Start of DATASET ENTRIES
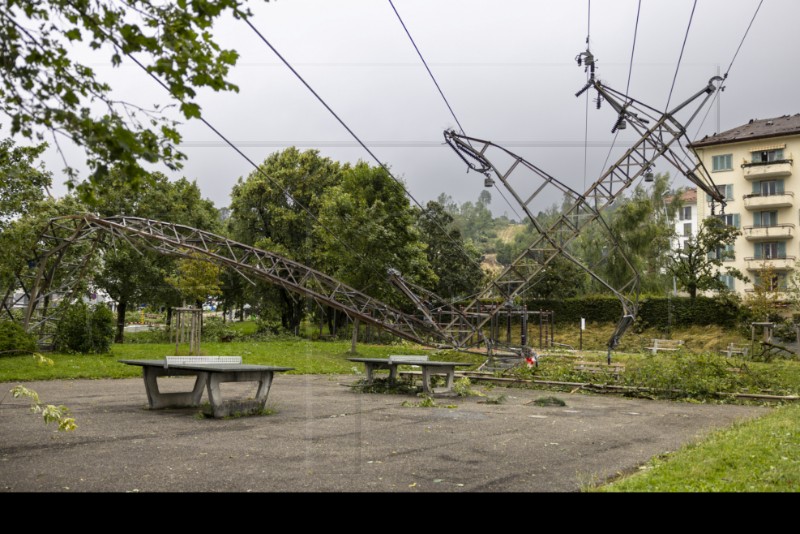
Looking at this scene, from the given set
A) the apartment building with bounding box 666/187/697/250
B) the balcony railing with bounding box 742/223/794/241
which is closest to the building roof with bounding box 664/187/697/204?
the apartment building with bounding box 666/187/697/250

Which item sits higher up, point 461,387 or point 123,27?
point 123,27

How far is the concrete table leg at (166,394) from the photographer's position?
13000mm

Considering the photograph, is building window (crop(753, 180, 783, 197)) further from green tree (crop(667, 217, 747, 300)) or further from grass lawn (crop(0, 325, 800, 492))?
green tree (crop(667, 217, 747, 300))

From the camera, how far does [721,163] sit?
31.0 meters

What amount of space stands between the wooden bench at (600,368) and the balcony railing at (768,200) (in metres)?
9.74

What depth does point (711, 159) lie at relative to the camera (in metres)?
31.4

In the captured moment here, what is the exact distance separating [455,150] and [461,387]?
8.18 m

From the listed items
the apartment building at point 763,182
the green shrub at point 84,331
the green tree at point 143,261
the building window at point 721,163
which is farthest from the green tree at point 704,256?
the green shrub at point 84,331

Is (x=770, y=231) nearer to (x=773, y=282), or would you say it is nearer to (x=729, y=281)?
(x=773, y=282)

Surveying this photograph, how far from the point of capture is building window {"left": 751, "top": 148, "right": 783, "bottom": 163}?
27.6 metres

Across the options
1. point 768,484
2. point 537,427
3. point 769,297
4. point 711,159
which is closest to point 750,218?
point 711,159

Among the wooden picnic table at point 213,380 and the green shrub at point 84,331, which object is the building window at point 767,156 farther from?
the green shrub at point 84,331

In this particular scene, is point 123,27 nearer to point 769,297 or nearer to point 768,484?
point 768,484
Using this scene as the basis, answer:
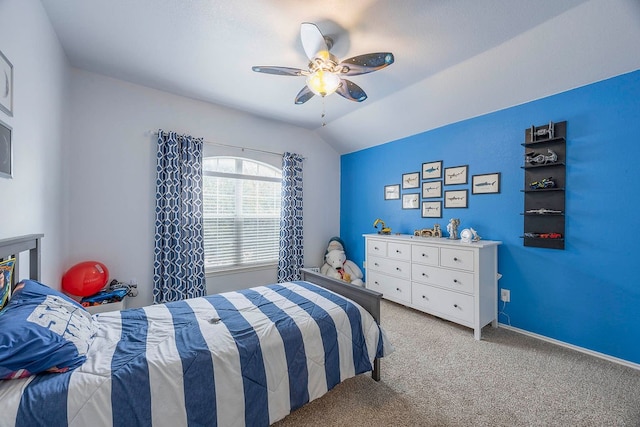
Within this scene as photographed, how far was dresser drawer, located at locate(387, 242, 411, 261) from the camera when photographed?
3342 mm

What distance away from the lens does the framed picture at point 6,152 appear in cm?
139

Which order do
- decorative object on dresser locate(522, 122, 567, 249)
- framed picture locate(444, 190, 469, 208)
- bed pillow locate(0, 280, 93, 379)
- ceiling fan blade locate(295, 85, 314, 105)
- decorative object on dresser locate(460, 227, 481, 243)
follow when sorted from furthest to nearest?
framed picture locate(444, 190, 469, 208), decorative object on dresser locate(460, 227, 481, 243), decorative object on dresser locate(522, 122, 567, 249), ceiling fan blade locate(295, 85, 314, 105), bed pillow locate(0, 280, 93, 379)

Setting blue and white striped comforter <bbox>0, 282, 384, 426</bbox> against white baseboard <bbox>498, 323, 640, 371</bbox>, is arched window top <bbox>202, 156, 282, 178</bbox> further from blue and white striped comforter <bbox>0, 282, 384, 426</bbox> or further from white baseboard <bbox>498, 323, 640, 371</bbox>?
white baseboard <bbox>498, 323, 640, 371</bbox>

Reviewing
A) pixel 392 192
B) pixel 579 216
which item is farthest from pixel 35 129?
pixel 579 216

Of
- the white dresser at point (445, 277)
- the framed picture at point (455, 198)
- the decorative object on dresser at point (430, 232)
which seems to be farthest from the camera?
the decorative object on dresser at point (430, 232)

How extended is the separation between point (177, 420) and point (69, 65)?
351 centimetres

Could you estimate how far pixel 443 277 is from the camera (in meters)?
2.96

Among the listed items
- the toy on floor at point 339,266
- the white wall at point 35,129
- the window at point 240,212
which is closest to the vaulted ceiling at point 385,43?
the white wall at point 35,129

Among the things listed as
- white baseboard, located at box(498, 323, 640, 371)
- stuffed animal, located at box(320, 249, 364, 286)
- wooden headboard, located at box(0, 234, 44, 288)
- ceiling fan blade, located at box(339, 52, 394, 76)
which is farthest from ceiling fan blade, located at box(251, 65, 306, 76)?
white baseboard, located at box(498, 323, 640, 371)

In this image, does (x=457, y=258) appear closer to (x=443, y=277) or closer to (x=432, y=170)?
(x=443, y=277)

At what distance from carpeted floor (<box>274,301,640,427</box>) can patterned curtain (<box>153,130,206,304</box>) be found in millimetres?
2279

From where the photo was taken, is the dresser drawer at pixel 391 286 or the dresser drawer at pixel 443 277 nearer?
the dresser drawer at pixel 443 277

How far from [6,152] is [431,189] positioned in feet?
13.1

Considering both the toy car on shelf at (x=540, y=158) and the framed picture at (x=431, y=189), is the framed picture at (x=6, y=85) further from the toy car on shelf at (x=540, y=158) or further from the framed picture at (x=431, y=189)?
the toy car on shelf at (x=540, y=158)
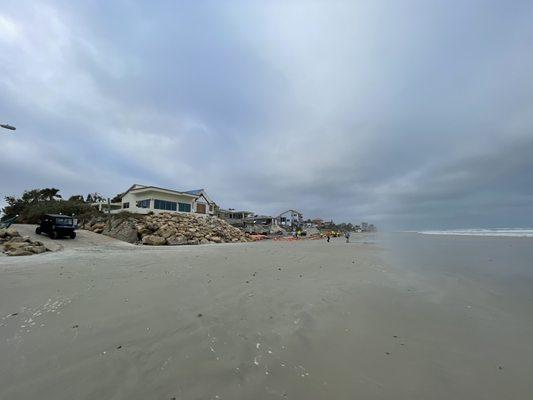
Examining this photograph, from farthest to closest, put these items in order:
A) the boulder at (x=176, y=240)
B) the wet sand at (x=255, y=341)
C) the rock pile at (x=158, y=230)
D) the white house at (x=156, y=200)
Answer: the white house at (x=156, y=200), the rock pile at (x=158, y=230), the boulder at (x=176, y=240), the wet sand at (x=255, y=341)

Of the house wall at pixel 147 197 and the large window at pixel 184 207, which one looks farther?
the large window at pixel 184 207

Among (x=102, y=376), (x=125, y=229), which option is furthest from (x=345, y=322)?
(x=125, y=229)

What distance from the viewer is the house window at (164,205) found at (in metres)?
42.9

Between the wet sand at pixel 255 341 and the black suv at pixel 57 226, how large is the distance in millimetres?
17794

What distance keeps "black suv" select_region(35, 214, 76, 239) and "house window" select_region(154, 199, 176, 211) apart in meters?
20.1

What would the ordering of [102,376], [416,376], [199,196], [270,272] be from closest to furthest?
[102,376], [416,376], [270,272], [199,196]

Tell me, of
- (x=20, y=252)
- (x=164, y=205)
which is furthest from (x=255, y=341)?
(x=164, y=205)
End of DATASET ENTRIES
Start of DATASET ENTRIES
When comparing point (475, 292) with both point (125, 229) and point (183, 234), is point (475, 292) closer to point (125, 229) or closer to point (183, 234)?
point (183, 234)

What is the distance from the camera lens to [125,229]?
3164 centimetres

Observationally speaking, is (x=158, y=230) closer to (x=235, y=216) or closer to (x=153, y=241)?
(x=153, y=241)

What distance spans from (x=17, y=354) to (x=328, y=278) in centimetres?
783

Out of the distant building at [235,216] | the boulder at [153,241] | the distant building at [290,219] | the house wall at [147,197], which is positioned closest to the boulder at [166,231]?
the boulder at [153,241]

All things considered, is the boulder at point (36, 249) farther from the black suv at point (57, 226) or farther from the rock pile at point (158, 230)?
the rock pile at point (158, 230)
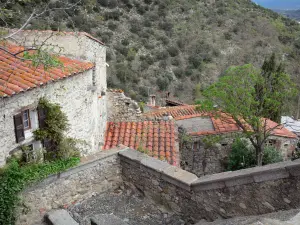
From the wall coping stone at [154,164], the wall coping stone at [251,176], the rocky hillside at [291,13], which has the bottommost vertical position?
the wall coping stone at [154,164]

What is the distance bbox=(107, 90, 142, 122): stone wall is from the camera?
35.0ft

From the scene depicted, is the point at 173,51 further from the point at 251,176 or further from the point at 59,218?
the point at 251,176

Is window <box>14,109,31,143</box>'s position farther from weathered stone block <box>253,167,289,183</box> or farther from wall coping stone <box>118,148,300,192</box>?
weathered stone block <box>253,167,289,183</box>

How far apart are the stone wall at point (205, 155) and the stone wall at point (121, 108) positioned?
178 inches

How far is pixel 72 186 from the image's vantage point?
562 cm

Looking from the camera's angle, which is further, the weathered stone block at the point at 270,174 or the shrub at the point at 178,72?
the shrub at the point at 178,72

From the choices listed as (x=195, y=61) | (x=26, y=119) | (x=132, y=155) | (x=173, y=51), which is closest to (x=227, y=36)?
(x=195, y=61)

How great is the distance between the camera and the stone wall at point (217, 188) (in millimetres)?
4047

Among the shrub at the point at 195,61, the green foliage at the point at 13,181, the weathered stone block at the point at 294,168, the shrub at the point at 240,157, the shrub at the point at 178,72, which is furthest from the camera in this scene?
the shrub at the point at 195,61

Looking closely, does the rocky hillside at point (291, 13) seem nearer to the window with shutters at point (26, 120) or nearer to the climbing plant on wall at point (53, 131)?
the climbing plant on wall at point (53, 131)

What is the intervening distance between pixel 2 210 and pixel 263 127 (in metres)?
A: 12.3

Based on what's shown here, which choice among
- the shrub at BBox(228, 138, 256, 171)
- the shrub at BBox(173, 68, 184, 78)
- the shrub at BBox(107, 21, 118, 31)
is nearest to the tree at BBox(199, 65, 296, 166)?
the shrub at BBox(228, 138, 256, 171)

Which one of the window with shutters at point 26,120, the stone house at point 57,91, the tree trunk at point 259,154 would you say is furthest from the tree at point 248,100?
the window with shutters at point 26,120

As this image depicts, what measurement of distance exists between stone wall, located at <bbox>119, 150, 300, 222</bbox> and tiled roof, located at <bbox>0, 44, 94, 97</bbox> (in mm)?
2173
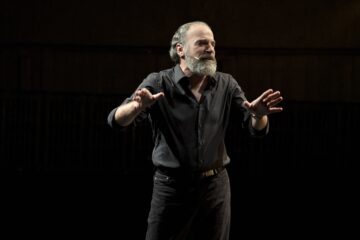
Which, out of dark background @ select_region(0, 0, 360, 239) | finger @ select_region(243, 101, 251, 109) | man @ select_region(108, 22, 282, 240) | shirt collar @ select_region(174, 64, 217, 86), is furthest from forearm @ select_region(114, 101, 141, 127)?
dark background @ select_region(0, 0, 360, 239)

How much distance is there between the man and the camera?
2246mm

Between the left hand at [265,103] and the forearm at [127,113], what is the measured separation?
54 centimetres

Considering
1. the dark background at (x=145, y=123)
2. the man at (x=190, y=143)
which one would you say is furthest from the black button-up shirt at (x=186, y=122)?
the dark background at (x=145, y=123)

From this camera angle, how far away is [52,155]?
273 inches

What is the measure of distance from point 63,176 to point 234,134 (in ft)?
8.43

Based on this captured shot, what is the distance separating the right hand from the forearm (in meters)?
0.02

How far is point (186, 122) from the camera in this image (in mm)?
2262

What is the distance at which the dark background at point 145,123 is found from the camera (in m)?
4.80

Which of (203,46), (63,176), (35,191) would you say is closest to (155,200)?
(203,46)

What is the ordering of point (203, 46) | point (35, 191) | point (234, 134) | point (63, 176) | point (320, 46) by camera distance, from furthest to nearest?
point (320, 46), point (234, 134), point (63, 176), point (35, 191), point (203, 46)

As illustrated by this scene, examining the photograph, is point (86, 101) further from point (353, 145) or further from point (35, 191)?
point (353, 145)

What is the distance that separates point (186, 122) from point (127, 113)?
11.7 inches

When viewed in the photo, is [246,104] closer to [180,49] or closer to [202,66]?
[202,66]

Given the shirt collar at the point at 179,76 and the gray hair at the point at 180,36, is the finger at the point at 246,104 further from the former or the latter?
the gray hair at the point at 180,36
End of DATASET ENTRIES
Start of DATASET ENTRIES
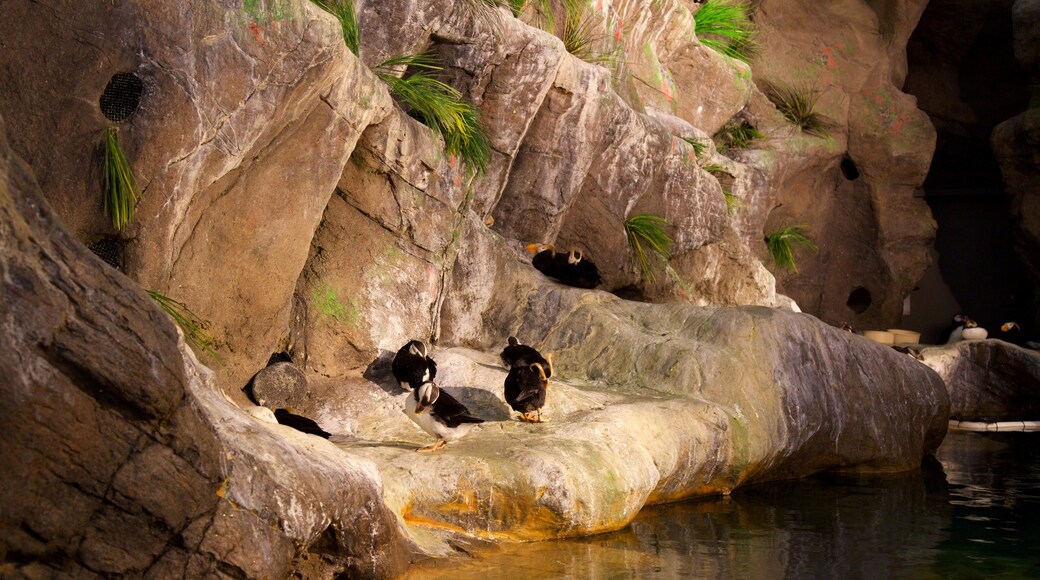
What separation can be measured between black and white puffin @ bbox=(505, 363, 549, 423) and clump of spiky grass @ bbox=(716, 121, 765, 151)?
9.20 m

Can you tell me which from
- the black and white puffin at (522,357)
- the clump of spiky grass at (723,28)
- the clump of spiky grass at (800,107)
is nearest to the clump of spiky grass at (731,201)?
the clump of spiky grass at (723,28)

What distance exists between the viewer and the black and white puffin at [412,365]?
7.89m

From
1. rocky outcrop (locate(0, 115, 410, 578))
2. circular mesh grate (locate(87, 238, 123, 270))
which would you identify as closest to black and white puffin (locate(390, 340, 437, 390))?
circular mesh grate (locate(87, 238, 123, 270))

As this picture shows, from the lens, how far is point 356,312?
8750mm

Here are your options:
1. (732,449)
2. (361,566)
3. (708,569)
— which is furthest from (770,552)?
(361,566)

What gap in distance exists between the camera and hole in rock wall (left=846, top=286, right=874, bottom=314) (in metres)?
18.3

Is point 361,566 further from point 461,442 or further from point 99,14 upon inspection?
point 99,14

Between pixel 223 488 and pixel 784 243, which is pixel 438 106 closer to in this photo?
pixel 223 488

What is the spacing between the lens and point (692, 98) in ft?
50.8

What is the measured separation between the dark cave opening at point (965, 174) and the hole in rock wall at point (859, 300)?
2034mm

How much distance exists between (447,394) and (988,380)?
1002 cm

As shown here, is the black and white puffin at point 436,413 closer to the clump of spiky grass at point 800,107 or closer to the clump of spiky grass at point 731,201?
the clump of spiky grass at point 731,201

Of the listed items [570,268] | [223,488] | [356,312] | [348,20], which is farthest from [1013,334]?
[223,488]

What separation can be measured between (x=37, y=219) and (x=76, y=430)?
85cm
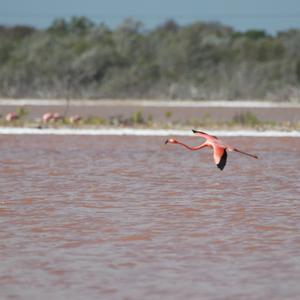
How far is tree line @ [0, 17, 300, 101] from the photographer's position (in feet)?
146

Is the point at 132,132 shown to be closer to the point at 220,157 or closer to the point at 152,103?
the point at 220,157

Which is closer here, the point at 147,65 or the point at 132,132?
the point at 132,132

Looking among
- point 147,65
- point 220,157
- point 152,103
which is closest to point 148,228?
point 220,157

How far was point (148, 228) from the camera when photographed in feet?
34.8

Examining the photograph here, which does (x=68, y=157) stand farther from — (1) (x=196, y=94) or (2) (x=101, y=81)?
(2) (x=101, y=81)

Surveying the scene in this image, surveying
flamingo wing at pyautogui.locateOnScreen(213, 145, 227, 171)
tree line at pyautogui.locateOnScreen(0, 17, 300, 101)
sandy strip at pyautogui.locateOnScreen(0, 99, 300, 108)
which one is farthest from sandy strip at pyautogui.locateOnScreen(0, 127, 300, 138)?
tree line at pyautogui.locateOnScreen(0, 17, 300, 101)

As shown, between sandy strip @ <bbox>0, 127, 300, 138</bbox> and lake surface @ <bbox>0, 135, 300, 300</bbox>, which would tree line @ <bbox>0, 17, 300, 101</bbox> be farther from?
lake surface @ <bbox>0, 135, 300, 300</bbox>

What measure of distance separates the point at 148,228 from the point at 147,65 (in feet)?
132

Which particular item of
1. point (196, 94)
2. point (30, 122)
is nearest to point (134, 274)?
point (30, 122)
End of DATASET ENTRIES
### GOAL
Pull out each line of the material above that contains the word "feet".

### RESULT OF THIS TASK
How far from [6,152] is [431,189] positioned in feet?
How far is tree line @ [0, 17, 300, 101] from the photographer's position (in feet)?
How far was point (148, 228) from the camera when photographed in feet?
What measure of distance separates the point at 148,228 from the point at 147,65 (in feet)?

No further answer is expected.